START PAGE EXCERPT

A Year of Helping Customers Build Production-Ready Kubernetes Infrastructure
Posted on
Today we announced Pulumi Crosswalk for Kubernetes, a collection of open source tools, libraries, and playbooks to help developers and operators work together to bring Kubernetes into their organizations. They capture the lessons we learned this past year working with organizations to go from zero to Kubernetes in production for their infrastructure and application workloads. By releasing these as open source, we hope to help everybody be more successful with their Kubernetes projects — as we have learned through experience, it isn’t easy going!
If you want to dive straight in, browse to the documentation. Below is the backstory and why we’re so excited about this release.
Applying infrastructure as code to Kubernetes
A little over a year ago, we launched support for managing Kubernetes resources using Pulumi’s open source infrastructure as code tools. The entire Kubernetes object model across all supported versions is available in your language of choice — including JavaScript, TypeScript, and Python — in addition to the entire ecosystem of Helm Charts. This offers 100% API resource compatibility, and same-day support for newly released Kubernetes versions.
By leveraging general purpose languages, you get rich capabilities like for loops, functions, and classes, the ability to share and reuse best practices — eliminating copy and paste — as well as access to your favorite tools, including editors, test frameworks, and static analysis tools.
This is exciting for any of us who have struggled with “walls of YAML or JSON” — but this alone isn’t the whole story.
A unified approach to infrastructure as code delivers a robust delivery workflow, and enables managing configuration across not only just Kubernetes resources, but also any of the cluster’s underlying public or private cloud infrastructure, including AWS, Azure, Google Cloud, vSphere, and others.

END PAGE EXCERPT
START DATA SECTION

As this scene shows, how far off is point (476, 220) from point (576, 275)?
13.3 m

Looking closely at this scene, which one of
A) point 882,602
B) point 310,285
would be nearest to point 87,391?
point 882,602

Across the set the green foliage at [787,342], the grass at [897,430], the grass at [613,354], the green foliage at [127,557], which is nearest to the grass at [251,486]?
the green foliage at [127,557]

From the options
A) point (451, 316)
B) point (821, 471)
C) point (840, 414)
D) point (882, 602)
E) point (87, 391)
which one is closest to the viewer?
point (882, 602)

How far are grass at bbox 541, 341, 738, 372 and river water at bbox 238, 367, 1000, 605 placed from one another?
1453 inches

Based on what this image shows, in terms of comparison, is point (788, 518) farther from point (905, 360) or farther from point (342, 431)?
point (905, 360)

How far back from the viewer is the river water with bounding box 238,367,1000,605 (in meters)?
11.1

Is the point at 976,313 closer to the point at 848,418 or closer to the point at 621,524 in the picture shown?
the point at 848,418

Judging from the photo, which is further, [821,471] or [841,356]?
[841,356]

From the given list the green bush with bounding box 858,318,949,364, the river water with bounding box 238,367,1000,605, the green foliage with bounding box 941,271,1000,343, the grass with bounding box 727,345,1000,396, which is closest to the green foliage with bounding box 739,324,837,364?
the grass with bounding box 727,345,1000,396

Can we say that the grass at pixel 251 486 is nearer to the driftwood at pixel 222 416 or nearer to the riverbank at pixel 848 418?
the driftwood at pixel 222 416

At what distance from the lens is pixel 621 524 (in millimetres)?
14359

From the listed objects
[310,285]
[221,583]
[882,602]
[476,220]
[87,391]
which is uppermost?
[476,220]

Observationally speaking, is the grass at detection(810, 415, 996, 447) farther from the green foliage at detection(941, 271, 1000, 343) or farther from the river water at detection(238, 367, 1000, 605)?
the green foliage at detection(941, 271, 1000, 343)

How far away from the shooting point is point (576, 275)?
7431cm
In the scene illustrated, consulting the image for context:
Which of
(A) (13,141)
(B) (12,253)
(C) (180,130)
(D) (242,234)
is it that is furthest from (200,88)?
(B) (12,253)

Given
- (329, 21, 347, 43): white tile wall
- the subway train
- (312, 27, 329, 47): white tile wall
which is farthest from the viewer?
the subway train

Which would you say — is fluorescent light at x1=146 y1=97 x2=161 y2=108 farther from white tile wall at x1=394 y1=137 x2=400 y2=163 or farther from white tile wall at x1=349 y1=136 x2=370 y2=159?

END DATA SECTION

**INSTRUCTION**
Copy word for word the stretch of the Pulumi Kubernetes post from "By leveraging general" to "static analysis tools.". Rely only on the Pulumi Kubernetes post, not on the data.

**OUTPUT OF THE EXERCISE**
By leveraging general purpose languages, you get rich capabilities like for loops, functions, and classes, the ability to share and reuse best practices — eliminating copy and paste — as well as access to your favorite tools, including editors, test frameworks, and static analysis tools.